Tomohiro KUBOTA wrote on 2002-04-01 13:34 UTC:
> Michael B. Allen <[EMAIL PROTECTED]> wrote:
> > Does wcwidth require __STDC_ISO_10646__?
>
> No, wcwidth() does not require __STDC_ISO_10646__ .
In more detail:
wcwidth() was first proposed in the draft for the 1994 amendment of
ISO C, but removed in the last second. The X/Open Unix spec then
included it, and it is now part of the 2001 version of POSIX.1. It is
therefore older than __STDC_ISO_10646__ (which was introduced with
ISO C 99) and in no way dependant to it.
wcwidth() is trivial to implement for EUC, because
- existing display practice for EUC is that single-byte
encoded characters are displayed in a single charcell,
double-byte encoded characters in two charcells.

※

» **Goal a**
Lay out the rows from the beginning through the line containing "126L151 124V122H129L122 118H114L110", inclusive, as a Markdown table with the columns No. and Content, omitting blank lines and leaving out the pictures.
The rows below have no connection to the wcwidth message.

» **Recorded information**

※

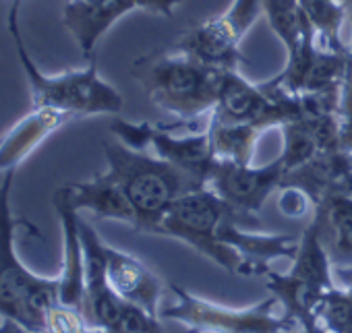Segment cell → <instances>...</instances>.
Wrapping results in <instances>:
<instances>
[{
  "label": "cell",
  "instance_id": "9",
  "mask_svg": "<svg viewBox=\"0 0 352 333\" xmlns=\"http://www.w3.org/2000/svg\"><path fill=\"white\" fill-rule=\"evenodd\" d=\"M176 126L151 124V122H129L122 118H114L110 124L112 135L124 145L145 151L153 149V155L174 163L195 176L201 185H208L216 157L210 147V139L206 128L189 135H174Z\"/></svg>",
  "mask_w": 352,
  "mask_h": 333
},
{
  "label": "cell",
  "instance_id": "23",
  "mask_svg": "<svg viewBox=\"0 0 352 333\" xmlns=\"http://www.w3.org/2000/svg\"><path fill=\"white\" fill-rule=\"evenodd\" d=\"M317 321L331 333H352V288H331L317 308Z\"/></svg>",
  "mask_w": 352,
  "mask_h": 333
},
{
  "label": "cell",
  "instance_id": "26",
  "mask_svg": "<svg viewBox=\"0 0 352 333\" xmlns=\"http://www.w3.org/2000/svg\"><path fill=\"white\" fill-rule=\"evenodd\" d=\"M280 191H282V195H280L278 207H280V211L284 216H288V218H300V216L307 214L309 207H313L311 199L302 191H298L294 187H284Z\"/></svg>",
  "mask_w": 352,
  "mask_h": 333
},
{
  "label": "cell",
  "instance_id": "19",
  "mask_svg": "<svg viewBox=\"0 0 352 333\" xmlns=\"http://www.w3.org/2000/svg\"><path fill=\"white\" fill-rule=\"evenodd\" d=\"M212 153L218 161H234V163H253L257 141L263 135V128L224 120L216 114L208 116L206 126Z\"/></svg>",
  "mask_w": 352,
  "mask_h": 333
},
{
  "label": "cell",
  "instance_id": "2",
  "mask_svg": "<svg viewBox=\"0 0 352 333\" xmlns=\"http://www.w3.org/2000/svg\"><path fill=\"white\" fill-rule=\"evenodd\" d=\"M102 147L108 163L106 172L120 185L135 211L137 232L157 234L164 216L176 199L206 187L174 163L133 149L118 139L104 141Z\"/></svg>",
  "mask_w": 352,
  "mask_h": 333
},
{
  "label": "cell",
  "instance_id": "14",
  "mask_svg": "<svg viewBox=\"0 0 352 333\" xmlns=\"http://www.w3.org/2000/svg\"><path fill=\"white\" fill-rule=\"evenodd\" d=\"M54 211L63 228V269L58 277V302L83 310L85 292V249L79 228V211L73 207L65 185L54 191Z\"/></svg>",
  "mask_w": 352,
  "mask_h": 333
},
{
  "label": "cell",
  "instance_id": "13",
  "mask_svg": "<svg viewBox=\"0 0 352 333\" xmlns=\"http://www.w3.org/2000/svg\"><path fill=\"white\" fill-rule=\"evenodd\" d=\"M247 224L236 214L228 216L220 226V240L239 253L243 261V275H265L272 267L270 263L276 259H294L298 251L296 236L290 234H261L243 230Z\"/></svg>",
  "mask_w": 352,
  "mask_h": 333
},
{
  "label": "cell",
  "instance_id": "12",
  "mask_svg": "<svg viewBox=\"0 0 352 333\" xmlns=\"http://www.w3.org/2000/svg\"><path fill=\"white\" fill-rule=\"evenodd\" d=\"M106 259V277L114 294L126 304L139 306L145 312L160 317V302L164 296V282L151 267H147L141 259L104 244Z\"/></svg>",
  "mask_w": 352,
  "mask_h": 333
},
{
  "label": "cell",
  "instance_id": "27",
  "mask_svg": "<svg viewBox=\"0 0 352 333\" xmlns=\"http://www.w3.org/2000/svg\"><path fill=\"white\" fill-rule=\"evenodd\" d=\"M183 5V0H135L137 11L162 15V17H172L174 9Z\"/></svg>",
  "mask_w": 352,
  "mask_h": 333
},
{
  "label": "cell",
  "instance_id": "10",
  "mask_svg": "<svg viewBox=\"0 0 352 333\" xmlns=\"http://www.w3.org/2000/svg\"><path fill=\"white\" fill-rule=\"evenodd\" d=\"M212 114L224 120L253 124L263 130L305 116L298 100L265 91L261 83L247 81L239 69H224L218 104Z\"/></svg>",
  "mask_w": 352,
  "mask_h": 333
},
{
  "label": "cell",
  "instance_id": "16",
  "mask_svg": "<svg viewBox=\"0 0 352 333\" xmlns=\"http://www.w3.org/2000/svg\"><path fill=\"white\" fill-rule=\"evenodd\" d=\"M69 114L48 108H32L17 124H13L0 137V174L17 170L52 133L71 122Z\"/></svg>",
  "mask_w": 352,
  "mask_h": 333
},
{
  "label": "cell",
  "instance_id": "7",
  "mask_svg": "<svg viewBox=\"0 0 352 333\" xmlns=\"http://www.w3.org/2000/svg\"><path fill=\"white\" fill-rule=\"evenodd\" d=\"M232 214L236 211L230 209L212 189L204 187L172 203L157 234L181 240L224 271L243 275V261L239 253L220 240V226Z\"/></svg>",
  "mask_w": 352,
  "mask_h": 333
},
{
  "label": "cell",
  "instance_id": "8",
  "mask_svg": "<svg viewBox=\"0 0 352 333\" xmlns=\"http://www.w3.org/2000/svg\"><path fill=\"white\" fill-rule=\"evenodd\" d=\"M263 3L265 0H232L224 13L187 30L172 48L212 67L239 69L243 60L241 44L263 15Z\"/></svg>",
  "mask_w": 352,
  "mask_h": 333
},
{
  "label": "cell",
  "instance_id": "6",
  "mask_svg": "<svg viewBox=\"0 0 352 333\" xmlns=\"http://www.w3.org/2000/svg\"><path fill=\"white\" fill-rule=\"evenodd\" d=\"M265 288L278 300L282 310L290 314L298 325L317 319V308L325 294L336 288L333 263L311 222L298 240V251L286 273L270 269L265 275Z\"/></svg>",
  "mask_w": 352,
  "mask_h": 333
},
{
  "label": "cell",
  "instance_id": "17",
  "mask_svg": "<svg viewBox=\"0 0 352 333\" xmlns=\"http://www.w3.org/2000/svg\"><path fill=\"white\" fill-rule=\"evenodd\" d=\"M65 189L77 211H89L100 220H114L135 228V211L120 185L108 172L83 183H69L65 185Z\"/></svg>",
  "mask_w": 352,
  "mask_h": 333
},
{
  "label": "cell",
  "instance_id": "24",
  "mask_svg": "<svg viewBox=\"0 0 352 333\" xmlns=\"http://www.w3.org/2000/svg\"><path fill=\"white\" fill-rule=\"evenodd\" d=\"M350 23H352V15H350ZM336 122H338L340 147L352 153V38L348 42L346 67L340 85L338 106H336Z\"/></svg>",
  "mask_w": 352,
  "mask_h": 333
},
{
  "label": "cell",
  "instance_id": "1",
  "mask_svg": "<svg viewBox=\"0 0 352 333\" xmlns=\"http://www.w3.org/2000/svg\"><path fill=\"white\" fill-rule=\"evenodd\" d=\"M131 73L155 108L179 122H195L214 112L224 69L168 48L141 56Z\"/></svg>",
  "mask_w": 352,
  "mask_h": 333
},
{
  "label": "cell",
  "instance_id": "15",
  "mask_svg": "<svg viewBox=\"0 0 352 333\" xmlns=\"http://www.w3.org/2000/svg\"><path fill=\"white\" fill-rule=\"evenodd\" d=\"M133 11H137L135 0H69L63 11V25L81 54L91 60L98 42Z\"/></svg>",
  "mask_w": 352,
  "mask_h": 333
},
{
  "label": "cell",
  "instance_id": "5",
  "mask_svg": "<svg viewBox=\"0 0 352 333\" xmlns=\"http://www.w3.org/2000/svg\"><path fill=\"white\" fill-rule=\"evenodd\" d=\"M174 302L160 310L162 319L176 321L189 333H296L298 323L282 312H276L274 296L243 308L224 306L208 298L195 296L189 290L170 284Z\"/></svg>",
  "mask_w": 352,
  "mask_h": 333
},
{
  "label": "cell",
  "instance_id": "29",
  "mask_svg": "<svg viewBox=\"0 0 352 333\" xmlns=\"http://www.w3.org/2000/svg\"><path fill=\"white\" fill-rule=\"evenodd\" d=\"M296 333H331V331H327V329H325L317 319H313V321H309V323L298 325Z\"/></svg>",
  "mask_w": 352,
  "mask_h": 333
},
{
  "label": "cell",
  "instance_id": "25",
  "mask_svg": "<svg viewBox=\"0 0 352 333\" xmlns=\"http://www.w3.org/2000/svg\"><path fill=\"white\" fill-rule=\"evenodd\" d=\"M91 325L85 319L81 308L56 302L48 314H46V323H44V333H91Z\"/></svg>",
  "mask_w": 352,
  "mask_h": 333
},
{
  "label": "cell",
  "instance_id": "21",
  "mask_svg": "<svg viewBox=\"0 0 352 333\" xmlns=\"http://www.w3.org/2000/svg\"><path fill=\"white\" fill-rule=\"evenodd\" d=\"M263 15L267 19L270 30L282 42L286 56L296 52L307 36L313 32L307 23L298 0H265Z\"/></svg>",
  "mask_w": 352,
  "mask_h": 333
},
{
  "label": "cell",
  "instance_id": "20",
  "mask_svg": "<svg viewBox=\"0 0 352 333\" xmlns=\"http://www.w3.org/2000/svg\"><path fill=\"white\" fill-rule=\"evenodd\" d=\"M346 3H350V0H298L302 15L315 34L317 44L325 50L331 52L348 50V44L342 38Z\"/></svg>",
  "mask_w": 352,
  "mask_h": 333
},
{
  "label": "cell",
  "instance_id": "3",
  "mask_svg": "<svg viewBox=\"0 0 352 333\" xmlns=\"http://www.w3.org/2000/svg\"><path fill=\"white\" fill-rule=\"evenodd\" d=\"M23 0H13L7 17L9 34L15 42L17 58L28 77L32 91V108H48L69 114L73 120L83 116L118 114L122 110V95L106 79L100 77L98 62L91 58L85 69L65 71L58 75L44 73L28 52L23 42L19 13Z\"/></svg>",
  "mask_w": 352,
  "mask_h": 333
},
{
  "label": "cell",
  "instance_id": "22",
  "mask_svg": "<svg viewBox=\"0 0 352 333\" xmlns=\"http://www.w3.org/2000/svg\"><path fill=\"white\" fill-rule=\"evenodd\" d=\"M284 149L280 153V159L286 168V174L300 168L307 161H311L319 153V143L313 133L311 122L302 116L298 120H290L280 126Z\"/></svg>",
  "mask_w": 352,
  "mask_h": 333
},
{
  "label": "cell",
  "instance_id": "4",
  "mask_svg": "<svg viewBox=\"0 0 352 333\" xmlns=\"http://www.w3.org/2000/svg\"><path fill=\"white\" fill-rule=\"evenodd\" d=\"M15 174L17 170H9L0 179V319L44 331L46 314L58 302V277L34 273L17 255V230H38L28 220L13 216L11 191Z\"/></svg>",
  "mask_w": 352,
  "mask_h": 333
},
{
  "label": "cell",
  "instance_id": "11",
  "mask_svg": "<svg viewBox=\"0 0 352 333\" xmlns=\"http://www.w3.org/2000/svg\"><path fill=\"white\" fill-rule=\"evenodd\" d=\"M284 176L286 168L280 155L265 165L216 159L206 187L212 189L247 224H253L267 197L282 187Z\"/></svg>",
  "mask_w": 352,
  "mask_h": 333
},
{
  "label": "cell",
  "instance_id": "18",
  "mask_svg": "<svg viewBox=\"0 0 352 333\" xmlns=\"http://www.w3.org/2000/svg\"><path fill=\"white\" fill-rule=\"evenodd\" d=\"M317 234L333 267H352V195H329L313 207Z\"/></svg>",
  "mask_w": 352,
  "mask_h": 333
},
{
  "label": "cell",
  "instance_id": "28",
  "mask_svg": "<svg viewBox=\"0 0 352 333\" xmlns=\"http://www.w3.org/2000/svg\"><path fill=\"white\" fill-rule=\"evenodd\" d=\"M0 333H44V331H34V329H28V327L19 325L17 321L3 319V321H0Z\"/></svg>",
  "mask_w": 352,
  "mask_h": 333
}]
</instances>
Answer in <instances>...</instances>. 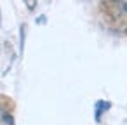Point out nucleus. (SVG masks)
Wrapping results in <instances>:
<instances>
[{
    "mask_svg": "<svg viewBox=\"0 0 127 125\" xmlns=\"http://www.w3.org/2000/svg\"><path fill=\"white\" fill-rule=\"evenodd\" d=\"M110 106H111V104H110L108 101H97V102H96V109H94V118H96V122H101L103 113L108 111Z\"/></svg>",
    "mask_w": 127,
    "mask_h": 125,
    "instance_id": "obj_1",
    "label": "nucleus"
},
{
    "mask_svg": "<svg viewBox=\"0 0 127 125\" xmlns=\"http://www.w3.org/2000/svg\"><path fill=\"white\" fill-rule=\"evenodd\" d=\"M25 2V5L30 9V11H35L37 9V4H38V0H23Z\"/></svg>",
    "mask_w": 127,
    "mask_h": 125,
    "instance_id": "obj_2",
    "label": "nucleus"
},
{
    "mask_svg": "<svg viewBox=\"0 0 127 125\" xmlns=\"http://www.w3.org/2000/svg\"><path fill=\"white\" fill-rule=\"evenodd\" d=\"M2 120H4V123H5V125H14V118H12V115L4 113V115H2Z\"/></svg>",
    "mask_w": 127,
    "mask_h": 125,
    "instance_id": "obj_3",
    "label": "nucleus"
},
{
    "mask_svg": "<svg viewBox=\"0 0 127 125\" xmlns=\"http://www.w3.org/2000/svg\"><path fill=\"white\" fill-rule=\"evenodd\" d=\"M25 49V26H21V52Z\"/></svg>",
    "mask_w": 127,
    "mask_h": 125,
    "instance_id": "obj_4",
    "label": "nucleus"
},
{
    "mask_svg": "<svg viewBox=\"0 0 127 125\" xmlns=\"http://www.w3.org/2000/svg\"><path fill=\"white\" fill-rule=\"evenodd\" d=\"M0 25H2V14H0Z\"/></svg>",
    "mask_w": 127,
    "mask_h": 125,
    "instance_id": "obj_5",
    "label": "nucleus"
}]
</instances>
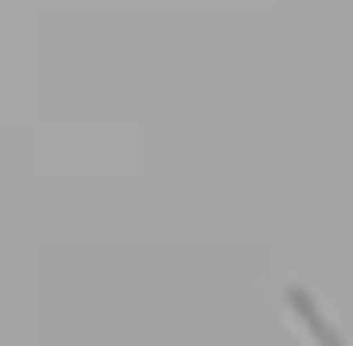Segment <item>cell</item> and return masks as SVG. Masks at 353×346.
I'll use <instances>...</instances> for the list:
<instances>
[{
  "mask_svg": "<svg viewBox=\"0 0 353 346\" xmlns=\"http://www.w3.org/2000/svg\"><path fill=\"white\" fill-rule=\"evenodd\" d=\"M280 302H287V317H294V325H302L309 339H324V346H339V325H331L324 309H316V295H309L302 280H287V287H280Z\"/></svg>",
  "mask_w": 353,
  "mask_h": 346,
  "instance_id": "obj_1",
  "label": "cell"
}]
</instances>
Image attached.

※

» **Goal b**
According to the wcwidth message, which version of ISO C introduced __STDC_ISO_10646__?

» **Problem solution a**
| No. | Content |
|---|---|
| 1 | Segment cell → <instances>...</instances>. |
| 2 | Wrapping results in <instances>: |
| 3 | <instances> |
| 4 | [{ |
| 5 |   "label": "cell", |
| 6 |   "instance_id": "9", |
| 7 |   "mask_svg": "<svg viewBox=\"0 0 352 333\" xmlns=\"http://www.w3.org/2000/svg\"><path fill=\"white\" fill-rule=\"evenodd\" d=\"M176 126L151 124V122H129L122 118H114L110 124L112 135L124 145L145 151L153 149V155L174 163L195 176L201 185H208L216 157L210 147V139L206 128L189 135H174Z\"/></svg>", |

» **Problem solution b**
ISO C 99